Editor’s Note: Updated to reflect player’s decision to end boycott.
University of Minnesota president Eric W. Kaler is calling the Gopher football team’s bluff, at least for now.
Minnesota President Affirms Commitment to Suspensions
The Dec. 27 Holiday Bowl against Washington State University is looming large in the near future, and was in question up until this morning when the team apparently ended their boycott.
Kaler has thus far stood resolute, however, releasing a statement on Friday which said that he supports the athletic department’s indefinite suspension of 10 members of the school’s football team involved in an alleged sexual assault regardless of the remainder of the team boycotting all football activities until the suspensions are rescinded.
In addition to trying to preserve the school’s reputation in the public eye, Kaler has two more strong motivations to potentially sacrifice the football team’s bowl game. The first is spinning the events in his favor. In his statement, Kaler offered to meet with the football players to answer any and all questions he is legally able to in order to hopefully resolve the boycott.
By publicly “extending an olive branch” to the players, Kaler crafts the message regarding the events as a narrative of school leadership doing everything it can to resolve the conflict and football players who refuse to meet with administration. From that perspective, if the bowl game is missed, the blame could be placed on the players instead of the school’s leadership.
Perhaps the more important reason is a simple monetary lesser of two evils.
It isn’t that missing the Holiday bowl wouldn’t hurt. Minnesota’s payout for participation in the game comes to $2.825 million. There are other benefits to bowl game participation that are tangible for the football program, like increased donor activity, but these are more difficult to assign a dollar value to for the university as a whole. The reality, however, is that the potential ramifications of lifting the suspensions could be far more costly for the university.

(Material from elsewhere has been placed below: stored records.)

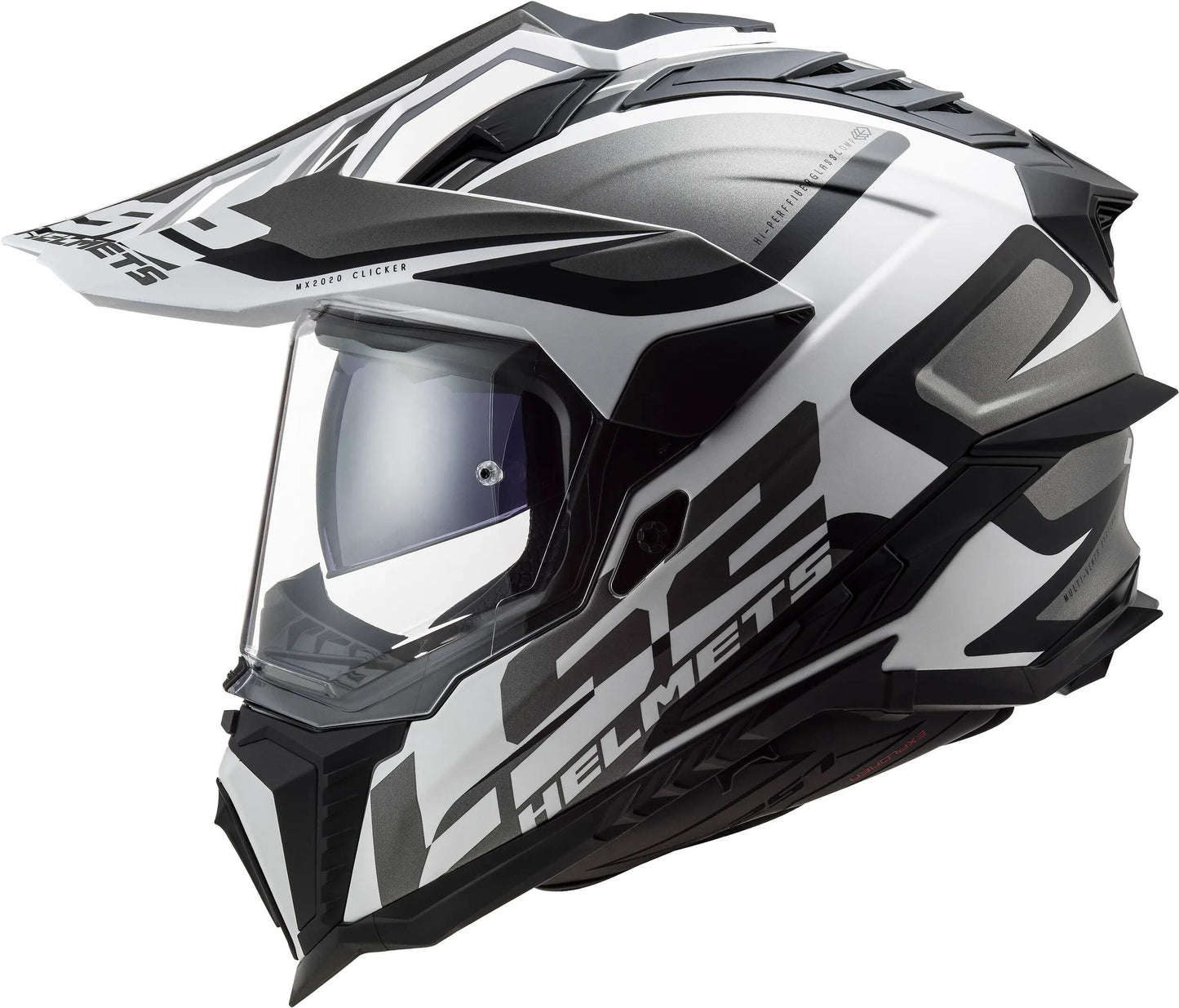 LS2 endurohelm mx701 explorer alter helmet explorer age bw white matt gr. xs
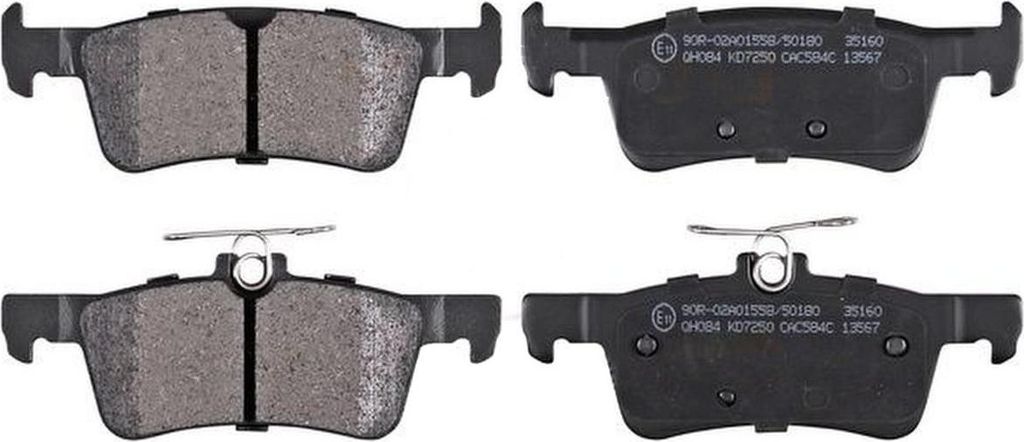 A.B.S. Bremsbeläge Satz Hinten für FORD Fiesta Mk7 Schrägheck 35160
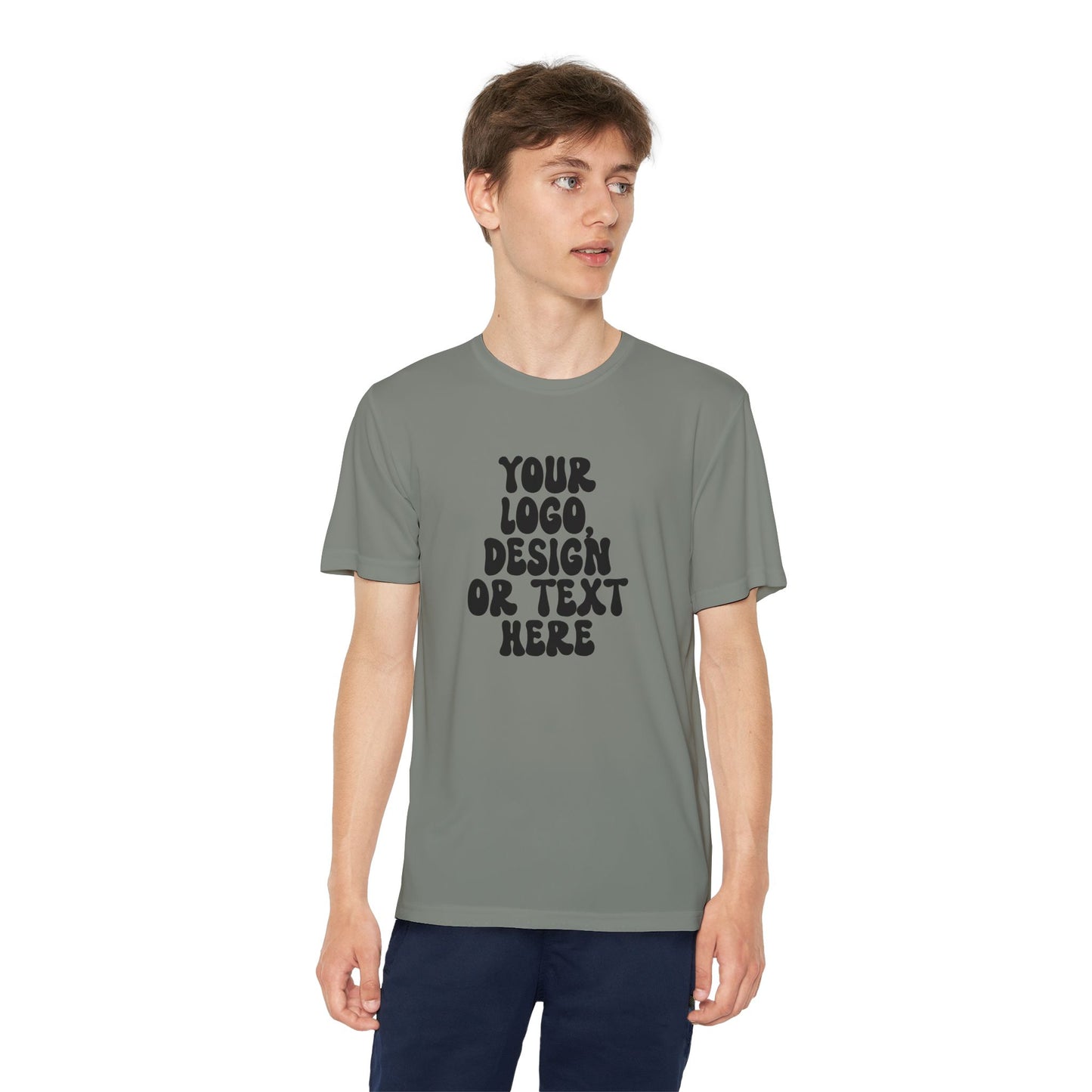 CUSTOM Text, Design or Logo -  Sport-Tek Moisture Wicking Competitor Tee (Youth)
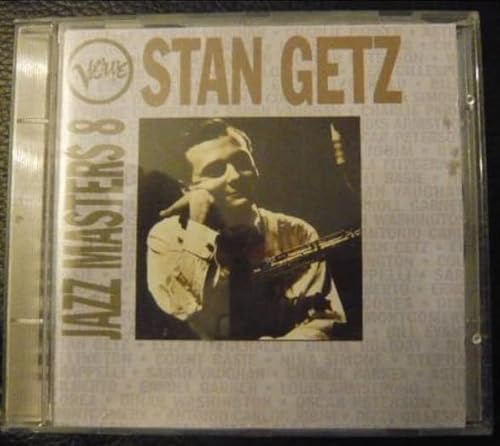 CD case for Stan Getz’s “Verve Jazz Masters 8” album, portrait included.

Why the Suspensions Represent the Lesser of Two Evils
Allegations of sexual assault can easily turn into Title IX claims being made against a school. The United States Department of Education has yet to levy any fines for Title IX violations in its history, but that’s mostly because schools have been proactive to avoid that scenario. It’s this kind of voluntary self-discipline, like the suspensions of the 10 football players, that the Department of Education along with the National Collegiate Athletic Association look for when reviewing such cases. That doesn’t mean that lawsuits attached to these scenarios have no cost, however.
The National Center for Higher Education Risk Management estimates that the average payout for a Title IX lawsuit is $200,000. Add in attorney fees and court costs, and that price tag easily approaches $3 million, as in one such case involving the University of Tennessee this past July. That doesn’t include the costs of any new protocols that the schools are forced to implement, as in the case of Florida State University’s settlement with Erica Kinsman earlier this year.
It could be that Minnesota is trying to not repeat the mistakes of other institutions in similar situations. The on-going drama at Baylor University shows us that in such matters, the cover-up and all the fallout from that scenario is worse than the crime. Severance packages to terminate contracts, settlements of multiple lawsuits from several individuals, along with NCAA fines and the cost of additional oversight all add up to millions quickly.
Lifting the suspensions to preserve a bowl game would give litigating attorneys in potential future lawsuits easy fodder to use in oral arguments. Levying these suspensions, and maintaining them even at the cost of a bowl game, put the university in a strong position to argue that it has acted with prudence and transparency.
There’s no debate that not appearing in the 2016 Holiday Bowl would be costly for the Gopher football team. There’s also no debate that not appearing to take allegations of sexual assault seriously could be even more costly for the University of Minnesota as a whole. As in many other matters pertaining to college football programs and the universities that sponsor them, if a decision saves cents, it makes sense.